I've been having some email problems, but despite them I've been following
the discussion of kissing numbers and how hard it is to establish them. In
particular, I'm wondering whether we may not be missing some possible
low-hanging fruit that might result from the sort of greedy packing
procedure that Jud McCranie sketched, and about which John Conway expressed
skepticism.
The central problem is the size of the configuration space that must be
explored: 24 or 25 spheres jostling around, each contributing 3 degrees of
freedom to the configuration space. JM proposed, if I read him right, to
prune this space by considering only configurations of a certain special
kind, in which the configuration may be built by adding each new sphere in
the 'socket' formed by three previously-placed spheres. (This is hard to
visualize, but in four-space, you need three other spheres to form a
well-defined socket with no degrees of freedom.) Enumerating such
configurations would be much easier than searching an enormous
75-dimensional configuration space.
JHC expresses doubt that this program could work, because of the
possibility of losing the baby with the bathwater. It might be possible
for 25 non-overlapping 4-spheres to kiss a central one, but only in
configurations that are _not_ in the restricted class JM proposes. Let us
call these JM-type configurations _tight_ configurations; forgive me if I
do not give a rigorous definition -- I'll be willing to ante up later, but
for the moment I think we all know what we're talking about.

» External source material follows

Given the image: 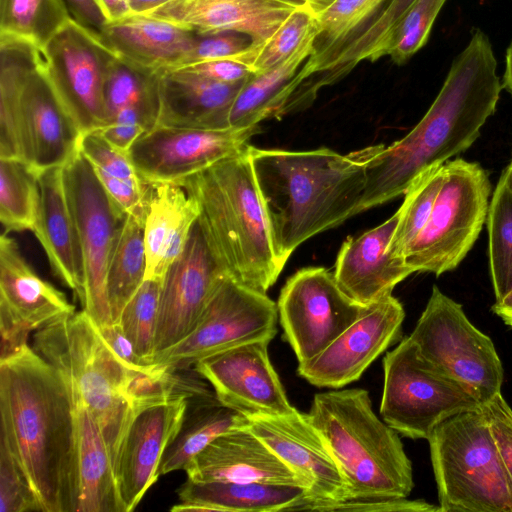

Obviously, the JM program depends on an unstated conjecture, one that JHC
believes to be false. If forced to place bets at this point, I'd wager
that JHC is right ... unless JHC offered me attractive odds. Because I'm
not yet morally certain he's right. The conjecture, which I will call the
Tightening Conjecture, is: if there exists ANY configuration of n
non-overlapping radius-R k-spheres kissing a given unit k-sphere, then
there exists a TIGHT such configuration.
JHC puts forward what I believe is intended to be a counterexample to this
conjecture, but I claim it isn't really a counterexample. In the case he
presents, k=3, n=8, and R=(sqrt3+1)/2. He points out that it works to
position each of the 8 peripheral spheres at the corners of a cube of side
2R, whose center is the center of the unit sphere. This configuration is
_not_ tight, in the sense given above, and JHC implies by his use of the
phrase "the correct configuration" that it is the only one. If this were
true, it would certainly follow that a search confined to tight
configurations would fail to find one, and if we believed the Tightening
Conjecture we would incorrectly conclude that the 8 peripheral spheres
simply would not fit.
However, the configuration described by JHC is _not_ the only one that
works. Begin with the cubical configuration described by JHC. Run a plane
through the center of the central sphere, so that all eight peripheral
spheres are tangent to that plane. Now it is clear that four peripheral
spheres on one side of the plane (call it the north side) can be rotated
independently of the other four, and after they have been rotated 45
degrees, they can move south a little bit, across the equator, and settle
into the four northward-facing sockets offered between the four southern
spheres. The resulting crownlike configuration still has one degree of
freedom, but I am reasonably sure that this extra flex can be expunged by
puckering the square formed by the four southern spheres. Eventually
something will bump, at which point the configuration will be tight.
The Tightening Conjecture may still be false, but JHC's cubical example
does not kill it outright. My guess is that JHC has a stronger
counterexample in his arsenal, that _will_ disprove the TC; my only real
point in this message is that the offered example doesn't do the job.